The Lawsons through their careers have taught at a range of different schools in Alaska. For three years the first time, and they returned to Kodak Island for two years.

“It is the same and different teaching in Alaska,” Lawson said. “In Skwentna, we were in literally a one-room schoolhouse. We had K-12…about 15 kids in the school.”

The husband-wife team were particularly suited for the task, Kari with an elementary education background and Charles a high school background.

The school in Skwentna shuttered due to not meeting state minimum enrolment after several students graduated. The Lawsons then moved to Wasilla where they taught at larger, more traditional schools.

On Kodiak Island, the Lawsons taught at a native village’s one-room school.

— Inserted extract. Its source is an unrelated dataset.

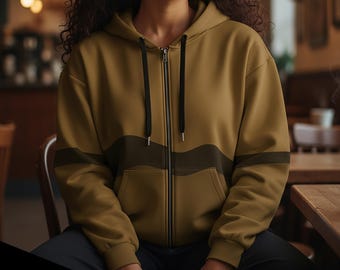 Sudadera con capucha y cremallera bicolor con logo Swoosh, reciclada, unisex, corte relajado.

Lawson explained that while Alaska has public schools, the land area is so large with very remote places, many accessible only by plane, the state only funds schools with 10 or more students. In those places with fewer than 10 kids, students will sometimes attend virtual classes or homeschool options.

“One-room schoolhouses are scattered all throughout the state,” Lawson said. “But they are all public-school options.”

Lawson said the long nights were more of an adjustment than the cold while she was in Alaska.

“By the time Iditarod rolls around the days are getting longer,” she said. “Even though the snow is still on the ground the days are getting longer and it’s a really great time of year.”

Lawson said the dry cold is more tolerable there than what we see in Tennessee. But there was a lot of snow. That first year, in Skwentna, the town received 16 foot of snow that fell from September through early-May.

“Summers are glorious,” Lawson said. “Everything is green. Everything grows very fast because the sun is always up, and it never gets really hot.”

In the Lawsons’ five years in Alaska, they were out for “snow days,” not for snow but for power outages.

“Snow is just part of life,” Lawson said. “You have studded snow tires and the snowplows to clear the roads, and it doesn’t slow things down too much.”